* _Excerto_
....................
O Tribunal da Relação resolveu negar provimento ao recurso, confirmando, nessa parte, a decisão recorrida. Inconformados com esta decisão, os reclamantes agravaram para o Supremo Tribunal de Justiça (STJ) que, por acórdão de 7 de Dezembro de 1995, decidiu não ser admissível o recurso de decisão que resolva o incidente de reclamação em processo de expropriação.
Com efeito, o STJ entendeu que o nº 6 do artigo 52º do CE ao determinar que 'da decisão cabe sempre recurso para o Tribunal da Relação, o qual sobe imediatamente nos próprios autos e tem carácter urgente', não admite que da decisão que resolve o referido incidente seja possível haver recurso para aquele Tribunal, mas apenas até à Relação, independentemente do valor do processo.
2.- Notificados deste despacho, os reclamantes vieram arguir a nulidade do acórdão, alegando que os respectivos fundamentos estavam em contradição com a deliberação, pois: '(...) há no nosso sistema judiciário 3 graus de jurisdição';no caso, apenas se recorreu 'da 1ª para a 2ª instância e desta para o STJ', não se tratando da questão da indemnização, pelo que 'só se percorreram, por enquanto, 2 graus de jurisdição', assim, está-se a 'vedar o 3º grau de jurisdição neste caso concreto, dizendo que houve arbitragem, quando não existe, pressuposto este que está errado', 'donde, no campo dos princípios VV.Exas afirmam 3 graus de jurisdição, mas na prática só admitem 2 graus (...)'.
....................
* _Dados extraídos_

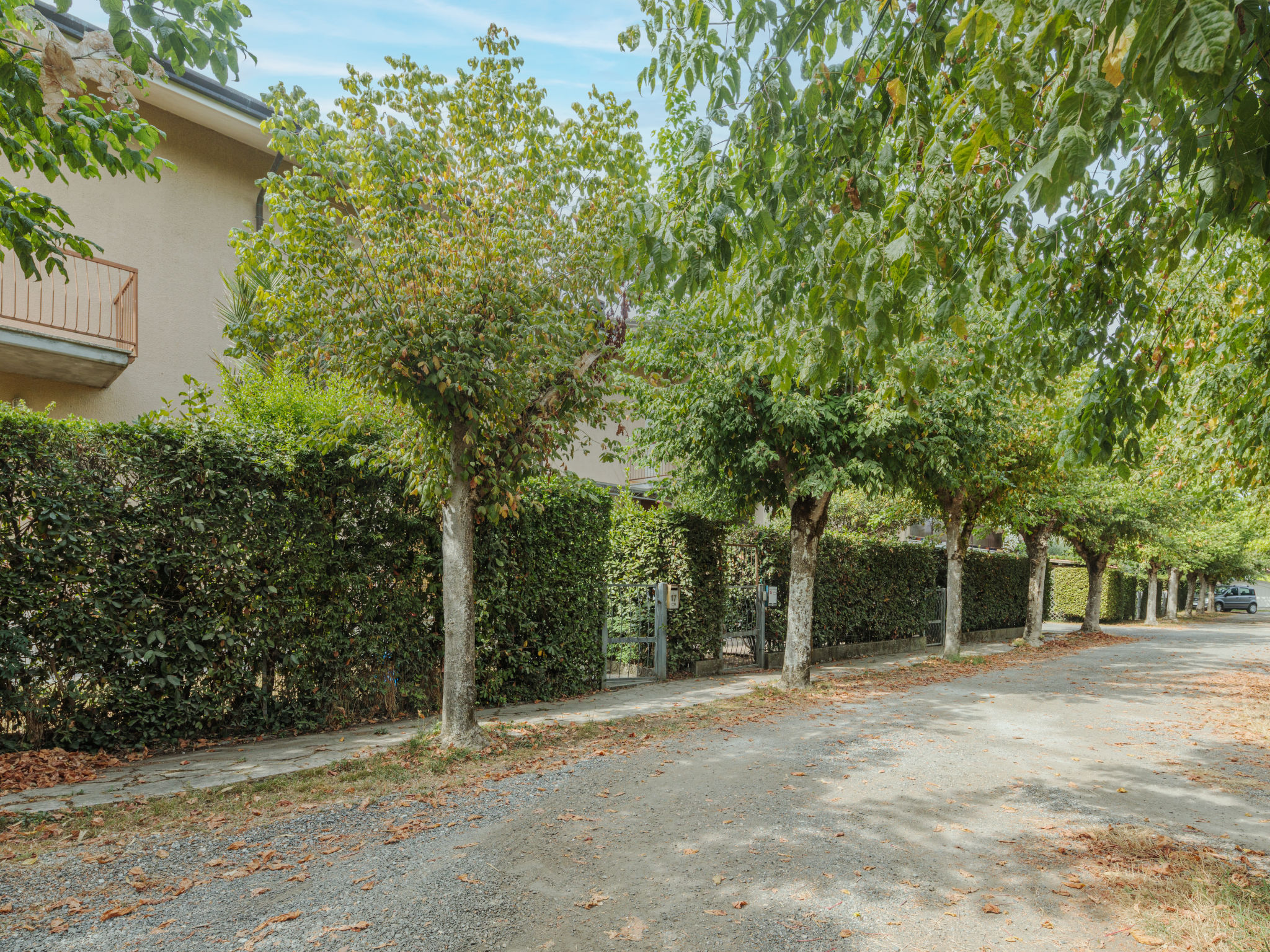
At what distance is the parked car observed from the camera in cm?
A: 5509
....................
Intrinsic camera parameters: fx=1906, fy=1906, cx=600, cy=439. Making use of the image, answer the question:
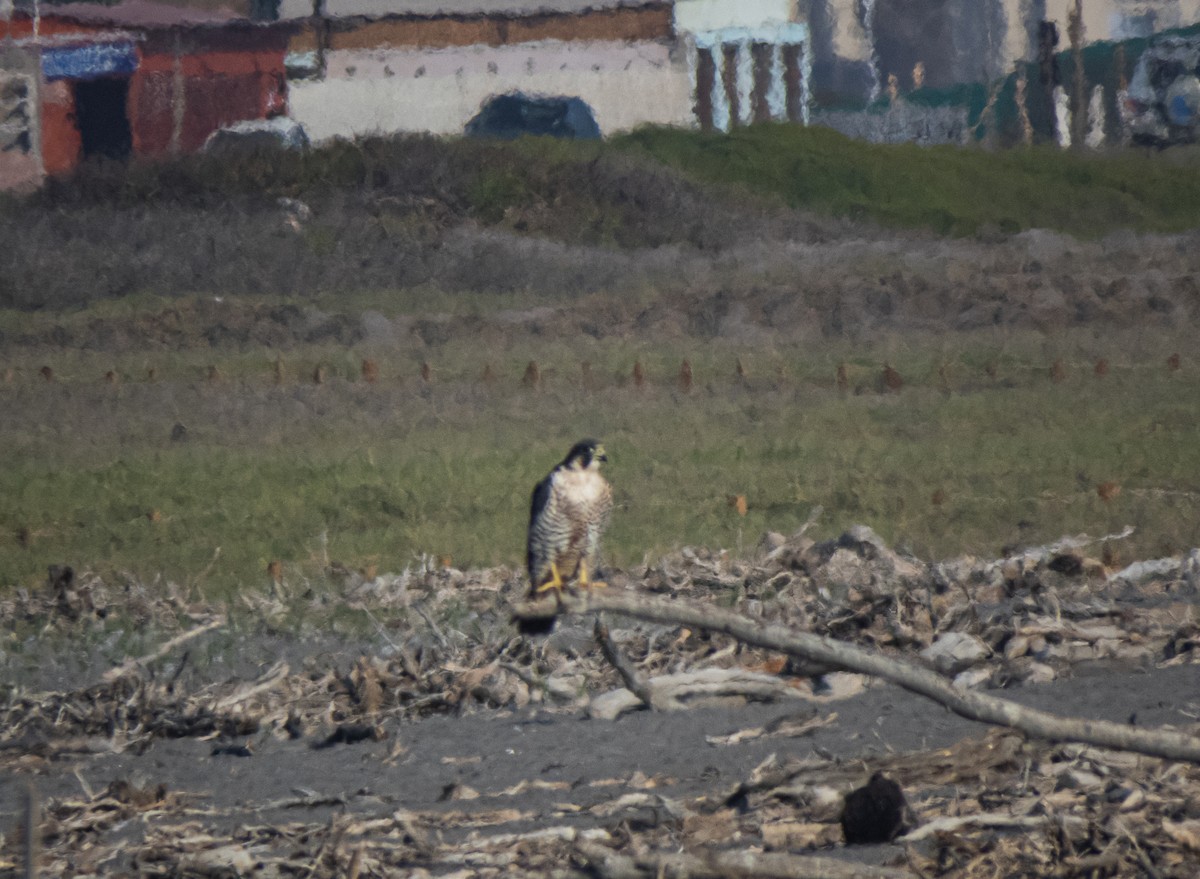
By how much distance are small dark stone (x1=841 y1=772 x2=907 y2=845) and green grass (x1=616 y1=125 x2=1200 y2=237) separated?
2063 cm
....................
* _Enunciado da tarefa 1_
Enumere todas as passagens que o excerto sobre o recurso em processo de expropriação apresenta entre aspas simples.
* _Enunciado da tarefa 2_
Transcreva literalmente o trecho do excerto sobre o recurso em processo de expropriação que se inicia em "Com efeito, o" e se estende até "valor do processo.".
* _Enunciado da tarefa 3_
Dê seguimento ao excerto sobre o recurso em processo de expropriação a partir do ponto em que ele termina.

* _Resultado do exercício 1_
1. da decisão cabe sempre recurso para o Tribunal da Relação, o qual sobe imediatamente nos próprios autos e tem carácter urgente
2. (...) há no nosso sistema judiciário 3 graus de jurisdição
3. da 1ª para a 2ª instância e desta para o STJ
4. só se percorreram, por enquanto, 2 graus de jurisdição
5. vedar o 3º grau de jurisdição neste caso concreto, dizendo que houve arbitragem, quando não existe, pressuposto este que está errado
6. donde, no campo dos princípios VV.Exas afirmam 3 graus de jurisdição, mas na prática só admitem 2 graus (...)

* _Resultado do exercício 2_
Com efeito, o STJ entendeu que o nº 6 do artigo 52º do CE ao determinar que 'da decisão cabe sempre recurso para o Tribunal da Relação, o qual sobe imediatamente nos próprios autos e tem carácter urgente', não admite que da decisão que resolve o referido incidente seja possível haver recurso para aquele Tribunal, mas apenas até à Relação, independentemente do valor do processo.

* _Resultado do exercício 3_
Pelo acórdão de 12 de Março de 1996, o STJ decidiu desatender a arguição de nulidade, considerando que os reclamantes, com tal arguição, mais não pretendiam do que uma reapreciação da questão de fundo que fora suscitada e resolvida, reapreciação essa que não é admissível.
3. - Não se tendo conformado com tal decisão, os reclamantes apresentaram um requerimento pelo qual interpuseram recurso para o Tribunal Constitucional, nos seguintes termos:
'Mas, não se conformando com os referidos Acórdãos, que violam os princípios e as normas constitucionais, vêm de tais Arestos recorrer para o Venerando Tribunal Constitucional de Lisboa.'
O recurso é interposto ao abrigo da alínea b) do nº1) do artigo 70º da Lei nº 28/82,de 15 de Novembro. As referidas inconstitucionalidades foram suscitadas e ajuizadas ao longo do processo.
Sobre este requerimento veio a recair um despacho que não admitiu, por ilegal, recurso de constitucionalidade, referindo-se como fundamentação o facto de o recurso vir interposto ao abrigo da alínea b) do nº1 do artigo 70º da Lei do Tribunal Constitucional (LTC), sem que, todavia, os reclamantes tivessem suscitado durante o processo qualquer questão de constitucionalidade.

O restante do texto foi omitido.